Other NAMI initiatives

NAMI continues to take initiatives in research ethics, beginning its own program to recruit, train, and place consumers and family members on IRBs, and to create a video on informed consent that all potential research subjects can view and learn about their rights in research. NAMI has also been taking the pulse of consumers to ascertain their own views of research, showing, for the first time, that consumers overwhelmingly support research; that they often do so for altruistic reasons; but, that they want to be full partners in the research enterprise, with all the dignity and decision-making power that affords.

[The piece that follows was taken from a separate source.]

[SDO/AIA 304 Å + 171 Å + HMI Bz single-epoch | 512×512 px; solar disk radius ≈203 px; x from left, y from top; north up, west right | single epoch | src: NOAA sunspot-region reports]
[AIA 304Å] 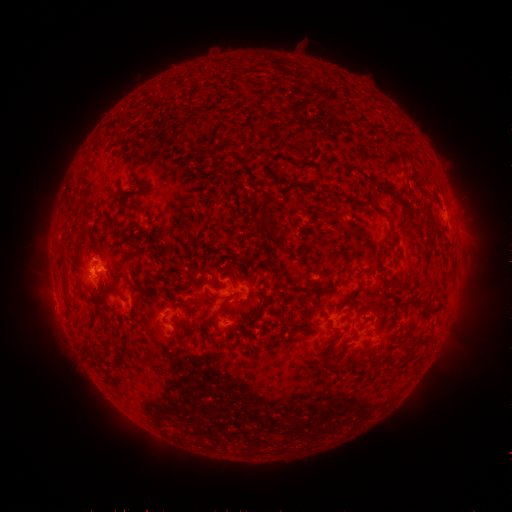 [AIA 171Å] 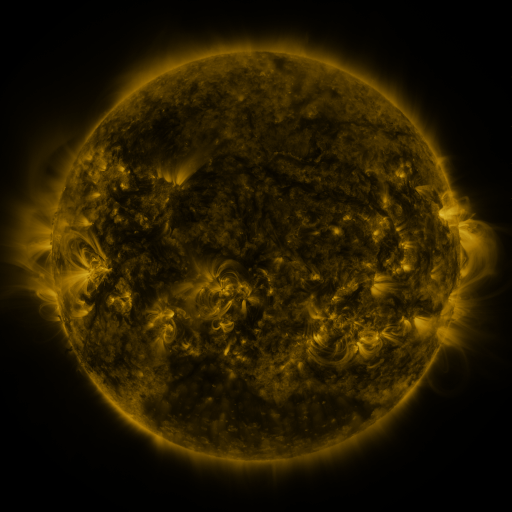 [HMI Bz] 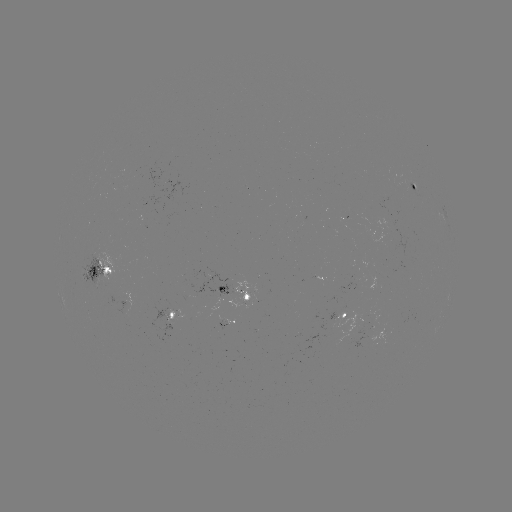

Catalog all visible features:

NAMI continues to examine troubling issues in research, including studies involving the delay and discontinuation of treatment and/or symptom provocation, so as to promote the highest quality, safe research possible. We are pleased with NBAC’s recommendation of an Institute of Medicine study to examine these issues.

Finally, we are working with and support NIMH’s examination of ethical issues in psychiatric research, and their move to enhance both intramural and extramural research practices involving human subjects with severe mental illness.